<<<<

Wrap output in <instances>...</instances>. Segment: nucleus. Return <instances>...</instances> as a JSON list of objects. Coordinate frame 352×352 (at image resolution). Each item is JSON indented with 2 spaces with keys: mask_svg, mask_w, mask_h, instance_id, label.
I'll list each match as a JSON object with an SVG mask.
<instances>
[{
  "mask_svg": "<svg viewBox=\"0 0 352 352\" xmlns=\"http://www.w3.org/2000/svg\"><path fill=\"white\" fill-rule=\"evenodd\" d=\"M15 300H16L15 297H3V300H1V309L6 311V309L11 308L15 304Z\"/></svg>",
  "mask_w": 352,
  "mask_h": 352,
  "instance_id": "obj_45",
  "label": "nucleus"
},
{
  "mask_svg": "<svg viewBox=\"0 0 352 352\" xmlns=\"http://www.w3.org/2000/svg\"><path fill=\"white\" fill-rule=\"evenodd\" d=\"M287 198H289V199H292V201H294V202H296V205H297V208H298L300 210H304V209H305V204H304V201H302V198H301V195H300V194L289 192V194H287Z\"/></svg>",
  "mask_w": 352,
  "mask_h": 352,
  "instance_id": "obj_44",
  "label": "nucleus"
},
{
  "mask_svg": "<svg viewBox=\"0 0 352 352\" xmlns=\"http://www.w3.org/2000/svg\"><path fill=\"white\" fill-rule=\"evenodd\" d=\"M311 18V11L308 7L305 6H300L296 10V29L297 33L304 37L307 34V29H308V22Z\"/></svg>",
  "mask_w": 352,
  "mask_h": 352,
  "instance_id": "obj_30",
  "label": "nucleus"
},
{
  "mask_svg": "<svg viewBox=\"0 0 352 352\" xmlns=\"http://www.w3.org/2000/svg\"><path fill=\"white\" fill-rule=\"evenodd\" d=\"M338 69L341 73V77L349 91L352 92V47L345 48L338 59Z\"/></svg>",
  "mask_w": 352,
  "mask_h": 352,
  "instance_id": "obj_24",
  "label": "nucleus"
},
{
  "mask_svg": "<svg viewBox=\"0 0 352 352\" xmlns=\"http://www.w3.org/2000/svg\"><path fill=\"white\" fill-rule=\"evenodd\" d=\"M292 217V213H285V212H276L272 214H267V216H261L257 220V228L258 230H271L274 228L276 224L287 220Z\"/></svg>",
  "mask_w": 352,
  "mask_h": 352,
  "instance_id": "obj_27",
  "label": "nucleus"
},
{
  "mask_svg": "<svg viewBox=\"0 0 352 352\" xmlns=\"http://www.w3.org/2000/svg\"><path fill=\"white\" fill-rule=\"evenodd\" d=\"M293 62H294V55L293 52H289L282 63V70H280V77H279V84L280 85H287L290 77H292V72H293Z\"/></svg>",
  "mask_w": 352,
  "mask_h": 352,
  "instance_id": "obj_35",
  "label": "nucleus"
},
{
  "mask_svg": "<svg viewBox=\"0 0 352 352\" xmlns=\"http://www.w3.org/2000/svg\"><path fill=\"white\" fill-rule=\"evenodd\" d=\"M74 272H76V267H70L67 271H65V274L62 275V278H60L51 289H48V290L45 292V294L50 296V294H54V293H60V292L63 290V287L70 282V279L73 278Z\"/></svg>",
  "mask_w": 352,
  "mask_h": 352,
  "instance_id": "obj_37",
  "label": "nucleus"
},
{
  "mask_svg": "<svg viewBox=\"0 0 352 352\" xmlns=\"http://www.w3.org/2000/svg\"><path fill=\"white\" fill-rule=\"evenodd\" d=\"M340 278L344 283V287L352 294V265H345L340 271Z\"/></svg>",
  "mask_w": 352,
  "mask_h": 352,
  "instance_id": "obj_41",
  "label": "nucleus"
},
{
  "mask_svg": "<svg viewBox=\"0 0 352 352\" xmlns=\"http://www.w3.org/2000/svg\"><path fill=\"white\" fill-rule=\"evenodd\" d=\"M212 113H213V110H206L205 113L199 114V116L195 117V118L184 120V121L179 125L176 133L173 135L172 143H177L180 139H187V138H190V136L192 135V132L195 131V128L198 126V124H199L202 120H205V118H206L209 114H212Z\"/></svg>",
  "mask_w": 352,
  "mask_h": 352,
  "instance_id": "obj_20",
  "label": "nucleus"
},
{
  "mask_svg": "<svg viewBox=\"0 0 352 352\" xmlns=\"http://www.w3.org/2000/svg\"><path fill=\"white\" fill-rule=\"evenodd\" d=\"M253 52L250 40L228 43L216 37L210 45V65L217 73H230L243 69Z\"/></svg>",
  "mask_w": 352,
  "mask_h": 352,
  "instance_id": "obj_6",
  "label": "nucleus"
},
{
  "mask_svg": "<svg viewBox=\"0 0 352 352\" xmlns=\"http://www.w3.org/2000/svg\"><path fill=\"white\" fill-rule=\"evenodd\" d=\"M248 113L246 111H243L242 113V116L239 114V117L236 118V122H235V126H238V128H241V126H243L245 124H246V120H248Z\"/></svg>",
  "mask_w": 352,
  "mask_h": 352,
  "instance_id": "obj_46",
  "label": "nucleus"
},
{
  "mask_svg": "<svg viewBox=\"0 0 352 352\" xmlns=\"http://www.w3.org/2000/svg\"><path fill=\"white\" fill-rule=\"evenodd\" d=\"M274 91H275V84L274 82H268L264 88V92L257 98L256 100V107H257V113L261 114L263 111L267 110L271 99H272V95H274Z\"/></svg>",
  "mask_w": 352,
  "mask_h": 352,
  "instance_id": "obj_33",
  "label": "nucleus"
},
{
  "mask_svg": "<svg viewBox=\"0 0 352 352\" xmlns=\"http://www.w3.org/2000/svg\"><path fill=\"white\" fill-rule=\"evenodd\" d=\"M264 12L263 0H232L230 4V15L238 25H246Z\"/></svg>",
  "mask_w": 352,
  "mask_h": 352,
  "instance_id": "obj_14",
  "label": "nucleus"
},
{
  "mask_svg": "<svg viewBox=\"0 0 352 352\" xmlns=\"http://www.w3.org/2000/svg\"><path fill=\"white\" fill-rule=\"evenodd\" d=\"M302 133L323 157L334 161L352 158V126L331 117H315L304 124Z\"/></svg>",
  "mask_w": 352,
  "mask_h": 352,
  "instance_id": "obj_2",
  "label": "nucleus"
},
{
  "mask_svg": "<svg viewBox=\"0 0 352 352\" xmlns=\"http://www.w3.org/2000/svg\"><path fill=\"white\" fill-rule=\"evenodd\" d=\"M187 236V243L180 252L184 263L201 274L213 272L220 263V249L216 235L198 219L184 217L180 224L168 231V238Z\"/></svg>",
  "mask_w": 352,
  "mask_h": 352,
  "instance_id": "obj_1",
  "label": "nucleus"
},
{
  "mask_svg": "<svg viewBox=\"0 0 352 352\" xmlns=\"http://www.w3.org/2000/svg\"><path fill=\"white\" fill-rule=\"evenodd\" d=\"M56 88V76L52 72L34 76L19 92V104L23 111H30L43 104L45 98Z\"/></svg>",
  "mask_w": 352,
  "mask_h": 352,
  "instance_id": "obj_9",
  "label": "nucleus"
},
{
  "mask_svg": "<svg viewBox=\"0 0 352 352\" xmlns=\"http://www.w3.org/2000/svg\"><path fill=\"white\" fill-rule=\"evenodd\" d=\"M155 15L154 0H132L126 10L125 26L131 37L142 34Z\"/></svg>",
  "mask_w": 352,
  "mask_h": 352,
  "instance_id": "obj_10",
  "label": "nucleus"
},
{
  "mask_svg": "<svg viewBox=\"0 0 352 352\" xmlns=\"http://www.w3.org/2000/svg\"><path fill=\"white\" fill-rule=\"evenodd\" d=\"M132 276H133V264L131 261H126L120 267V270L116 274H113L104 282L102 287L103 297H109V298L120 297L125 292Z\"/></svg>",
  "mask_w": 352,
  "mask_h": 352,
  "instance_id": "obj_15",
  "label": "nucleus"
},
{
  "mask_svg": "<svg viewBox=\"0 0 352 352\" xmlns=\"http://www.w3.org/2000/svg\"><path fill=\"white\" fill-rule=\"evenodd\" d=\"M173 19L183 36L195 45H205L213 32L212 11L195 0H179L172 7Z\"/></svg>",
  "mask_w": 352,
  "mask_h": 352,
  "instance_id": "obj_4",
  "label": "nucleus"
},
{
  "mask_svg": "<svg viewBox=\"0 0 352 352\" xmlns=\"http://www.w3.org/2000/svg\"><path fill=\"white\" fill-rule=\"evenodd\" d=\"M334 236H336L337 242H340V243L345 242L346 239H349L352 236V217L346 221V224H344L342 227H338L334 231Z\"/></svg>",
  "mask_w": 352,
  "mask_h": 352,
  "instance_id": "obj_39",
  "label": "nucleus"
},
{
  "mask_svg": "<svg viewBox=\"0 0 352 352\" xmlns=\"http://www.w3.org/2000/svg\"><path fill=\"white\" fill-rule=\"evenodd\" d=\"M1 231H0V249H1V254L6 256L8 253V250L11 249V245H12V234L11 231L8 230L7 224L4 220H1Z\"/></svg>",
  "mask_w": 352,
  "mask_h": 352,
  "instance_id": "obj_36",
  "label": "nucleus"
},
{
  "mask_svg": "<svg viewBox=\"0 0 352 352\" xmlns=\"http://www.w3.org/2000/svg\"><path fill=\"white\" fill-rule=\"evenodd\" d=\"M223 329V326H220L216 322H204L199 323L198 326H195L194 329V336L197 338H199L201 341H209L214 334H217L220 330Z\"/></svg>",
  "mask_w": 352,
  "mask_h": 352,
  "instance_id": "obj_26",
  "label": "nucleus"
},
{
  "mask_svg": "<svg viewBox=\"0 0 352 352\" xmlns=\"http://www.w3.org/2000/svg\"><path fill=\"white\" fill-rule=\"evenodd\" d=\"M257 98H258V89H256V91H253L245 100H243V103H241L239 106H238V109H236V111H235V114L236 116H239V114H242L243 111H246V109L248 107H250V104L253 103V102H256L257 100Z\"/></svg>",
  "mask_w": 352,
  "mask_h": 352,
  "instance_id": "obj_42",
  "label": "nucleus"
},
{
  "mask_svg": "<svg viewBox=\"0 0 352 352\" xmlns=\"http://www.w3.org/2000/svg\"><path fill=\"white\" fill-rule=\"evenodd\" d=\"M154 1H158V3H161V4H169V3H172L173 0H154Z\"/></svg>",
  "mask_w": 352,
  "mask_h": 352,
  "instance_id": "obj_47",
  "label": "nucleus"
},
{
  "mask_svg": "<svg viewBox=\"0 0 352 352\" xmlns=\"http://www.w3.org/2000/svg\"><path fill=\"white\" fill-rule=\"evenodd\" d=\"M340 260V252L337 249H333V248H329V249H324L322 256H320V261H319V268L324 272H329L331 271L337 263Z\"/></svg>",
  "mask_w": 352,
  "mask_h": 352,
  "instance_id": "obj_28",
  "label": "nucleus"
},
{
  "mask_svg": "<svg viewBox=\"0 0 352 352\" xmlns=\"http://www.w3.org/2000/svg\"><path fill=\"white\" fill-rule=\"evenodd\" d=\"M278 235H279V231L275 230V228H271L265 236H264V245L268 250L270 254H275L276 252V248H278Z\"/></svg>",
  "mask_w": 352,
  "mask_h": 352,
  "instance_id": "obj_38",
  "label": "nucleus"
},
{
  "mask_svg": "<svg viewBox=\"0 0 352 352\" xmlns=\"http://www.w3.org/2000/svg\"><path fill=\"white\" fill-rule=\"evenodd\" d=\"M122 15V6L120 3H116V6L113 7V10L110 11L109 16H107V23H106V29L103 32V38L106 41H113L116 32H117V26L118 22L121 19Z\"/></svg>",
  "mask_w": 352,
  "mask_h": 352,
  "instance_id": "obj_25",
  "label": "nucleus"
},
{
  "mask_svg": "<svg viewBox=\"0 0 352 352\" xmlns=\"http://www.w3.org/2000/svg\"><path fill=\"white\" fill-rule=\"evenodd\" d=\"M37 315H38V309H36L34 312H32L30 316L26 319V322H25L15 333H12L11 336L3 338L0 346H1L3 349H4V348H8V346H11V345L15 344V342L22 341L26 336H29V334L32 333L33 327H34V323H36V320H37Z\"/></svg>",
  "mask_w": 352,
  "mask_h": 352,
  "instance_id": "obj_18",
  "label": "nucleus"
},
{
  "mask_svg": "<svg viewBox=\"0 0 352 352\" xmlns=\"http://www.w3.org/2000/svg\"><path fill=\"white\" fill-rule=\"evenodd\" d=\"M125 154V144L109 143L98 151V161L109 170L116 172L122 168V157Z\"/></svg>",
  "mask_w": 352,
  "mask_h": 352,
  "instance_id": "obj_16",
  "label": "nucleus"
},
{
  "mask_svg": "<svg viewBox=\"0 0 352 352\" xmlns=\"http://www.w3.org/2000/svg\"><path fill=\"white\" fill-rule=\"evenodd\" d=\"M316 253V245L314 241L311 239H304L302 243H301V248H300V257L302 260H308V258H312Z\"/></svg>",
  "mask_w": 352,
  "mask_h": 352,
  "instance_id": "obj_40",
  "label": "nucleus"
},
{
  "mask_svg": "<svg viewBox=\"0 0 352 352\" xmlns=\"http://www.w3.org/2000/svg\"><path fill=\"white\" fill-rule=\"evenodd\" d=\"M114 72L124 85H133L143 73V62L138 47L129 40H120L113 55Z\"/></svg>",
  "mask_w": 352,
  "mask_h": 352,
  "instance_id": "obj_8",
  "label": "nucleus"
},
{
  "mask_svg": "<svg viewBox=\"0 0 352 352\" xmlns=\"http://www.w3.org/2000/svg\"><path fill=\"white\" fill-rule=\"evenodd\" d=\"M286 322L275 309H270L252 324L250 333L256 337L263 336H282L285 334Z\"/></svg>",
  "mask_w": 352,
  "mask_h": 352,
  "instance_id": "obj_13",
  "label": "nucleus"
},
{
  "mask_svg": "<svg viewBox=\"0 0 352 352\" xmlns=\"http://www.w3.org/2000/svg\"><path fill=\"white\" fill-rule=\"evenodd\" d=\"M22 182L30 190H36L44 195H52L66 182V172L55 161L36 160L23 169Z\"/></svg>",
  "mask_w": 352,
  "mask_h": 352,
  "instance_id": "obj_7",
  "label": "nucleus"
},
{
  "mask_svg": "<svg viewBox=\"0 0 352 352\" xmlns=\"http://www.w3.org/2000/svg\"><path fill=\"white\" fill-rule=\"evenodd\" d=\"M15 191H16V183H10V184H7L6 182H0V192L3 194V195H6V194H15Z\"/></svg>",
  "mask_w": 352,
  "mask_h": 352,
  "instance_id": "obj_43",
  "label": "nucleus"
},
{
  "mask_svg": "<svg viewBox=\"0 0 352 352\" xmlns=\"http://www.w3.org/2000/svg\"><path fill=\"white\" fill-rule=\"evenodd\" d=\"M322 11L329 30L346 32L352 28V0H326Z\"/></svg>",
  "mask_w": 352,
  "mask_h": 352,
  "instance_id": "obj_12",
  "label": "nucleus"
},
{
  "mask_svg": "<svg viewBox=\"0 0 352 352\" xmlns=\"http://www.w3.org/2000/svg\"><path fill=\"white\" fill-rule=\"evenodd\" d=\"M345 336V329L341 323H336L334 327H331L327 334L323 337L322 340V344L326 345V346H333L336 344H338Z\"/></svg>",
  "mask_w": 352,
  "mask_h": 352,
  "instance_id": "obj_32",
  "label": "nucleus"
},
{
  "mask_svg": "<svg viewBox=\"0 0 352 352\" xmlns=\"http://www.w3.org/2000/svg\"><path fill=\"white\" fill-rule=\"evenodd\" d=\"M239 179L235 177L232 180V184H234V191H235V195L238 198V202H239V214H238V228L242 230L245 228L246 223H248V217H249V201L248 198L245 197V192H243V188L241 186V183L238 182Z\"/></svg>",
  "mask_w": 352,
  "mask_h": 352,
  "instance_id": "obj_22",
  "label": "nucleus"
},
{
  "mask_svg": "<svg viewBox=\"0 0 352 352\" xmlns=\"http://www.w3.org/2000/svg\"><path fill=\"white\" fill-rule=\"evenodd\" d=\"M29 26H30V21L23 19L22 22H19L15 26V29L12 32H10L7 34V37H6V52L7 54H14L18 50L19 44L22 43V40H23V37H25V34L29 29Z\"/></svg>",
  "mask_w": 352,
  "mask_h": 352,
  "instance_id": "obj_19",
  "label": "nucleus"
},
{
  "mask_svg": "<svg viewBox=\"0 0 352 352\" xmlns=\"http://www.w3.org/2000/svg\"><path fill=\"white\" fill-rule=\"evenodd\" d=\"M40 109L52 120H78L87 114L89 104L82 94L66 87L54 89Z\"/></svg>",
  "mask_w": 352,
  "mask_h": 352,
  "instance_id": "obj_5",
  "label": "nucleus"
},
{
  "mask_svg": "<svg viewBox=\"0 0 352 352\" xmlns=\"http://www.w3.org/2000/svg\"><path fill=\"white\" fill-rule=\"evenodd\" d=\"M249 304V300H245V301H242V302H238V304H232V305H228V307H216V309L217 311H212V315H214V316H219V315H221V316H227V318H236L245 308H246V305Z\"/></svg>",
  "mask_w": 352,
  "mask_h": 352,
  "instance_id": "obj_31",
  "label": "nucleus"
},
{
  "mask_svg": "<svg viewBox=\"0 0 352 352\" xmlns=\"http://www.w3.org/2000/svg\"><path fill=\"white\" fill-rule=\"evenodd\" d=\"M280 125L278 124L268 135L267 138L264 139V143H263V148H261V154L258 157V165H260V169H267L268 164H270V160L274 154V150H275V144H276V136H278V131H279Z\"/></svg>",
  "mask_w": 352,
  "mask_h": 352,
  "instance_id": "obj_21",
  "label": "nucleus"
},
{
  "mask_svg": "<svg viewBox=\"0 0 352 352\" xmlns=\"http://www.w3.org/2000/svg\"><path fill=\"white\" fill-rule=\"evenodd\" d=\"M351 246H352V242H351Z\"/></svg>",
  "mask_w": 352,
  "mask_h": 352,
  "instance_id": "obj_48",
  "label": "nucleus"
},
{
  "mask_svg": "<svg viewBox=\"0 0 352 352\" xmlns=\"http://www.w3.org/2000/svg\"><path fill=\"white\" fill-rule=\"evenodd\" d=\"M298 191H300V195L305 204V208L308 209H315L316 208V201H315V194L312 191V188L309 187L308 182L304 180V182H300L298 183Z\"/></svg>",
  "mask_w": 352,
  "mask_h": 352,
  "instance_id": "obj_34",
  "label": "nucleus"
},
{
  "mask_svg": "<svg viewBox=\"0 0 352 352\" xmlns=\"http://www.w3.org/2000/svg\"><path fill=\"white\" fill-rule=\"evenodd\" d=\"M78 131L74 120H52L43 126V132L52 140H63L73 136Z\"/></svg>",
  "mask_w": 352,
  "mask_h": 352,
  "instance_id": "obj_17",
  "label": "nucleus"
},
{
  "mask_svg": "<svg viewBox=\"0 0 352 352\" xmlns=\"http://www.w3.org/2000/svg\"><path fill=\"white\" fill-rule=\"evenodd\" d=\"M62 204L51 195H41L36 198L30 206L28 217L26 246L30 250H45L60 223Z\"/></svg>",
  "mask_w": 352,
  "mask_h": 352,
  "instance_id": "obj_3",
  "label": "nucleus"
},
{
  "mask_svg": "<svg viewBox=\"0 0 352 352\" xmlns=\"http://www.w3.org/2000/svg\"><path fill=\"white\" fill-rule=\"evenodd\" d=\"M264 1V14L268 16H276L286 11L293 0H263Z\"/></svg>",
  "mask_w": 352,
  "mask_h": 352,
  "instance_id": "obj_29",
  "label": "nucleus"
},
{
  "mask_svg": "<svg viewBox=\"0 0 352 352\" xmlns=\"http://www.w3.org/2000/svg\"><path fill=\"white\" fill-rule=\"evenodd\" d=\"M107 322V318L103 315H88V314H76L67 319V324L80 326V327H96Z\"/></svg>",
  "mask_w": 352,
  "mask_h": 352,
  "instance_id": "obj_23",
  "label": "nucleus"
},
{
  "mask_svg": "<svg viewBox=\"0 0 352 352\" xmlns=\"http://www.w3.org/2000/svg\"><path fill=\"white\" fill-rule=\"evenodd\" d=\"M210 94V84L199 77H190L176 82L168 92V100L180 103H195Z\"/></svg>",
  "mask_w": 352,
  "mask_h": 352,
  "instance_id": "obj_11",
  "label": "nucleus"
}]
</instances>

>>>>

## [Short problem]
From the data above, keep only the lines that contain the string "list", and treat uppercase and lowercase letters as different.

## [Final result]
Wrap output in <instances>...</instances>. Segment: nucleus. Return <instances>...</instances> as a JSON list of objects. Coordinate frame 352×352 (at image resolution). Each item is JSON indented with 2 spaces with keys: mask_svg, mask_w, mask_h, instance_id, label.
I'll list each match as a JSON object with an SVG mask.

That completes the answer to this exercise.